Passage for review:
Wednesday, June 4, 2014

When You Got It, You Got It

I apologize in advance for the ridiculously repetitive theme I write about in some kind of everlasting rotation. Yes, here I go again, in a state of utter desperation, attempting to do anything and everything in my power and budget to get well again.  

It appears that if a germ comes within 5000 feet of me, they find me a welcome hostess and pack their bags and stay a while.  Whatever ad agency designed the Mucinex Phelm Houseguests must have met the family invading my airways this past week.

In any event, I have been receiving some integrative therapy at the Whitaker Wellness Institute in Newport Beach, CA.  I armed myself ahead of time with the checklist of components necessary for me to stay on track with this newest venture -- I have to understand what each treatment recommendation is for, how to do it, have support readily available when I am overwhelmed, be convenient and for 500 bonus points, find some level of humor in the event.  Check, check, check ... and we're off again.

Yesterday, while being treated for a bronchial infection that came in like a wrecking ball (this will be my only Miley Cyrus reference, promise), hooked up to a urine-yellow IV cocktail of potent vitamins and nutrients, a Midwestern senior citizen gentleman from Oklahoma, clad in his very best Costco Hawaiian shirt and cargo pants, strolled over to me and actually hit on me.  He kept rubbing my arm, told me I had "purdy" eyes and asked me to dinner.  Was I wrong to refuse on the grounds that I was on a catheter?  He wasn't giving up too easily, either.  Hey, "when you got it, you got it."

Records shown:

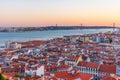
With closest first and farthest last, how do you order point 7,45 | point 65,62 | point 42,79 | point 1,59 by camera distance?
point 42,79 < point 65,62 < point 1,59 < point 7,45

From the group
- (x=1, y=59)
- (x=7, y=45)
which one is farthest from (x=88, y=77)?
(x=7, y=45)

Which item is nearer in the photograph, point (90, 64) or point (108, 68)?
point (108, 68)

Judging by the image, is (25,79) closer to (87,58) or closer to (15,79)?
(15,79)

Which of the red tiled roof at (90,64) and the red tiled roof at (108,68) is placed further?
the red tiled roof at (90,64)

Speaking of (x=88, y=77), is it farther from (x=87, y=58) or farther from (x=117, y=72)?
(x=87, y=58)

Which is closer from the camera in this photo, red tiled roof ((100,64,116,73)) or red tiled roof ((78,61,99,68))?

Tasks for this exercise:
1. In the blog post, where is the Whitaker Wellness Institute?
2. Copy the blog post word for word, starting at "Wednesday, June 4, 2014" and ending at "this past week.".

Solved tasks:
1. Newport Beach, CA

2.
Wednesday, June 4, 2014

When You Got It, You Got It

I apologize in advance for the ridiculously repetitive theme I write about in some kind of everlasting rotation. Yes, here I go again, in a state of utter desperation, attempting to do anything and everything in my power and budget to get well again.  

It appears that if a germ comes within 5000 feet of me, they find me a welcome hostess and pack their bags and stay a while.  Whatever ad agency designed the Mucinex Phelm Houseguests must have met the family invading my airways this past week.